You can learn how to set winback emails up in SmartrMail here

Backyard Burgers’ welcome email 

restaurant email marketing example

This welcome email from Backyard Burgers demonstrates good use of food photography. 

In your own emails you’ll want to include images of your food that gets your subscribers’ mouths watering. 

Valentine’s Day Email Marketing Examples

Table Table’s Valentine’s Day email

A simple Valentine’s Day email that highlights the restaurant’s specials for the occasion. 

restaurant valentine's day email example

The ‘book your table’ call to action at the bottom is an important inclusion as it guides people to complete the all important step of making a reservation. 

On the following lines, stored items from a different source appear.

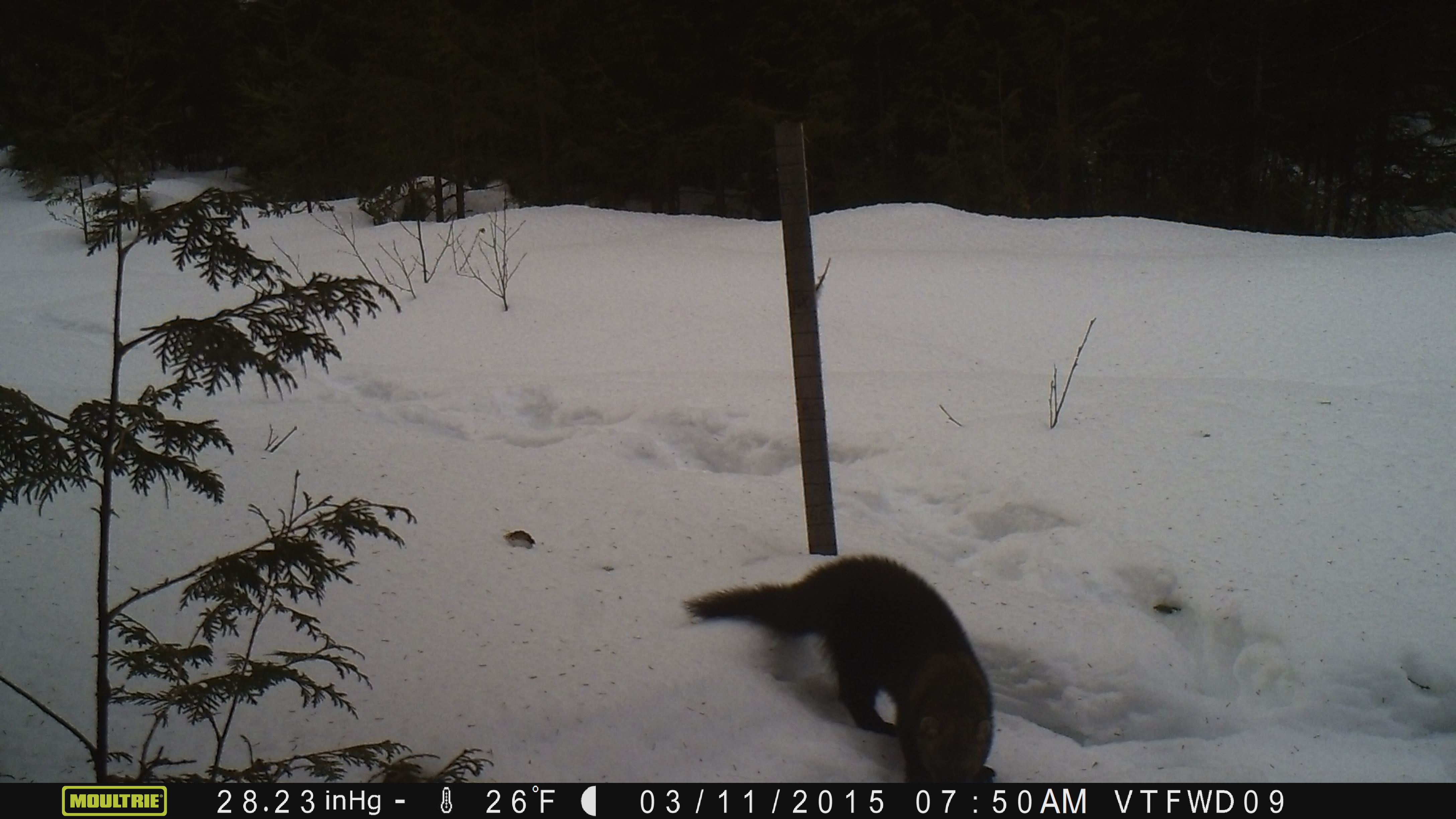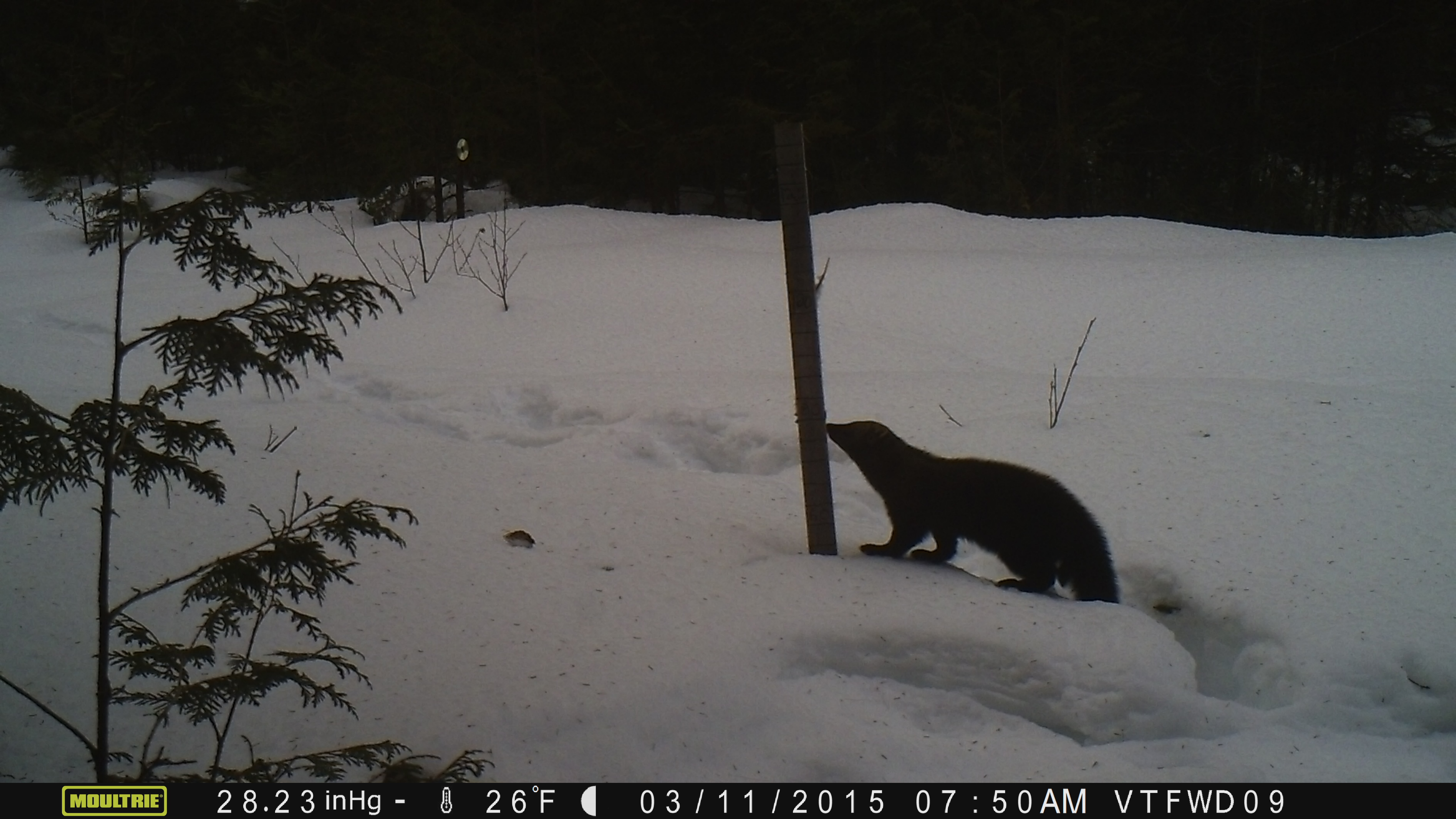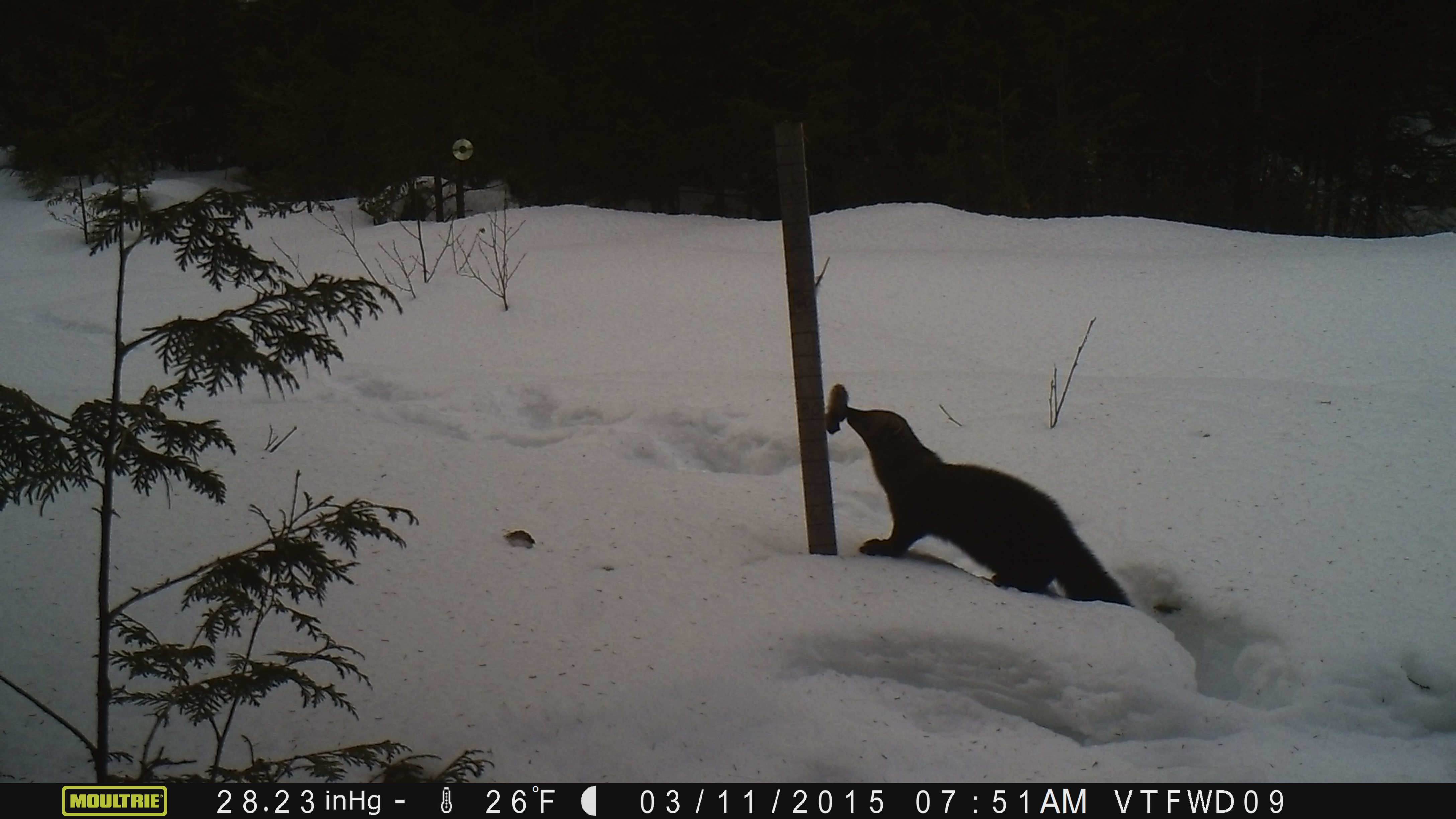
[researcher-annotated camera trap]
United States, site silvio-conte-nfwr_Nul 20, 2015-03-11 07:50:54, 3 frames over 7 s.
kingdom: Animalia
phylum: Chordata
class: Mammalia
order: Carnivora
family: Mustelidae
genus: Pekania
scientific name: Pekania pennanti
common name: fisher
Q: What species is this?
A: Fisher (Pekania pennanti).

Ask Italian’s love at first bite email

valentine's day email restaurant example

The beauty of Ask Italian’s Valentine’s Day email is in its creativity with its tagline ‘love at first bite’ and using shrimp to form a love heart. 

Bottiglia’s specialty menu

restaurant valentines email

A simple Valentine’s Day email from Bottiglia highlighting the restaurant’s special menu for the day as well as their live music. 

What would be nice to see is a call-to-action prompting people to make a reservation at the bottom of the email.

Conclusion

Email marketing for restaurants is pretty straightforward when you know what to do. 

All it boils down to is collecting people’s addresses, sending engaging content in the form or a few newsletters a month, and setting up automations like welcome and birthday emails. 

Of course, just like with cooking, there’ll be a degree of experimentation to find what works best for your restaurant. 

But in the end the results speak for themself. 

As you can now appreciate, email marketing delivers the greatest return of any marketing channel, is the best at both acquiring and retaining customers, and is largely automated once you have it up and running. 

All of this makes email something you cannot let your restaurant go without.